Хозяин выложил передо мной горсть цветных камней. Аметисты, морионы, топазы, горные хрустали, гранаты, бериллы, аквамарины... Красные, синие, голубые, черные, белые, фиолетовые... Много самоцветов он отдал местному музею, который сам же и создал. Теперь Зверев — председатель совета этого музея.
«А что, если и мне поехать с ним в лес? — мелькнула мысль. — Взглянуть на старые копи, посмотреть Зверева в работе. Одним словом, ощутить, как работал в прежние времена кустарь-старатель...»
— Иван Иваныч, — сказал я, — можно мне с вами на Адуй?
— Далеко больно, — предупредил старик. — Километров восемьдесят будет."
— Ничего.
— Но места в телеге нет, — отрезал он твердо. — Идти придется пешком. Лошадь у меня казенная. Портфель положите, а сами — пешком.
Взгляд его упал на мои туфли, в которых еще день назад я щеголял по московским асфальтам.
— Ну кеды свои старые я вам дам, — пообещал хозяин. — Заправите сухим сеном — и порядок.
В путь мы тронулись под вечер. Зверев ехал на лошади, которую звал почему-то Зельбергом, мы сзади — пешком. Любопытные сельчане провожали нас долгим ироническим взглядом. Кроме старика и меня, в нашей «артели» было еще трое — Владимир Мухин, архитектор из Ленинграда, Дмитрий Краснов и Евгений Шилохвост, инженеры из Москвы. Отпускники.
Мы двигались по проселочной дороге, твердой, пыльной и бесконечной. Слева нас сопровождали лес и река Амбарка, а справа — поля и деревни. Иногда старик останавливал лошадь и поджидал нас. Так он делал, когда хотел что-то сообщить. Тогда мы ускоряли шаг.
— Вон там, — показывал он в сторону леса, — можно найти самоцветы, если покопаться.
Женя вытаскивал блокнот и записывал координаты — около какой деревни или речушки находится это место. Как только лошадь замедляла шаг, он тут же бежал к телеге с раскрытым блокнотом.
Скоро мы встретили колодец. Набрали в бидон воды, напоили лошадь.
— Поехали, — торопил старик. — Нельзя стоять на месте после водопоя. А то лошади в ноги ударит.
Он жалел эту казенную клячу больше, чем нас.
— Она же безмолвная, — ворчал Иван Иванович, — пожаловаться не может. А люди должны сами соображать. На то им и разум дан.
На ночлег остановились у мелколесья, там, где в реку Реж впадала маленькая речушка Положиха. Оказалось, старик выбрал это место неслучайно.
— Здесь я искал самоцветы. Лет пятьдесят назад. — Он подошел к бережку и потопал ногой — С дядей я тогда работал. Находили в основном рубины.
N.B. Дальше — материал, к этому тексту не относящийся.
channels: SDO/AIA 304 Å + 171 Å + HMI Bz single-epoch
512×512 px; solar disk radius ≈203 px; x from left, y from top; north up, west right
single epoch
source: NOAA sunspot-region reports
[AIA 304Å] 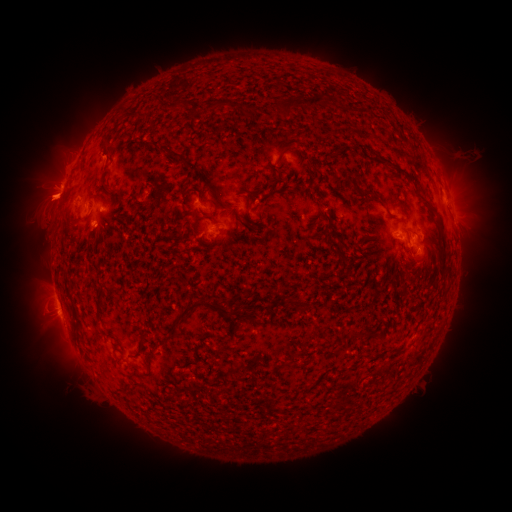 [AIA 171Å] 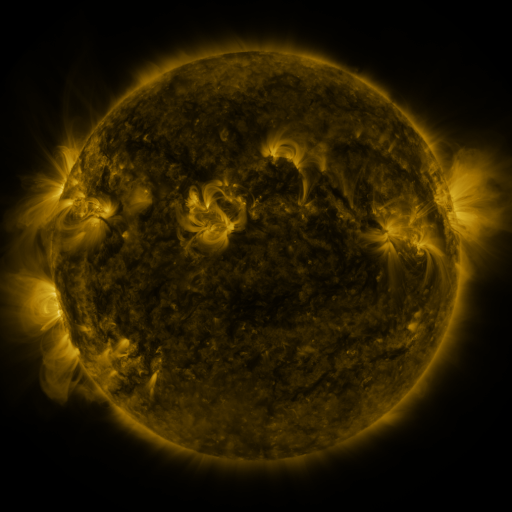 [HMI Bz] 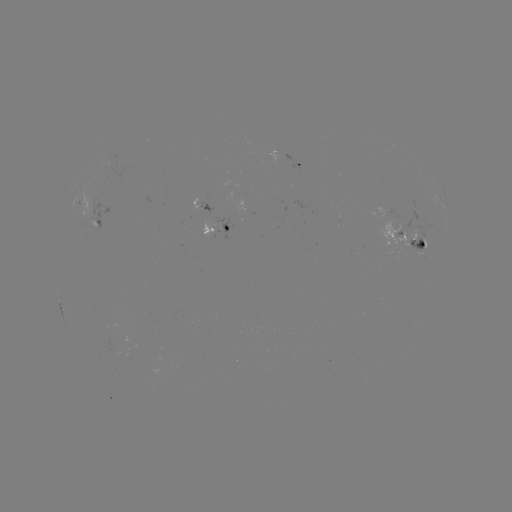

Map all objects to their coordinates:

Но встречались и сапфиры. Гранаты тоже попадались.
— Старатель, выходит, вы со стажем, — заметил я.
— Я не старатель, — старик недовольно сморщил лоб. — Я горщик.
Оказывается, старатель считался рангом ниже, чем горщик. Горщик — это профессиональный искатель. Для него камни — дело всей жизни. Старателем же мог быть любой крестьянин после того, как уберет хлеб и заготовит на зиму корм. Для него это не кусок хлеба, как для терщика, а приработок. Горщиков же и в прошлом насчитывалось очень мало, одним из них был Данило Зверев, дед Ивана Ивановича. Но династию начинал не он, а пращур, Еремей-клейменый. Был Еремей тамбовским мужиком, сосланным сюда на каторгу за бунтарство.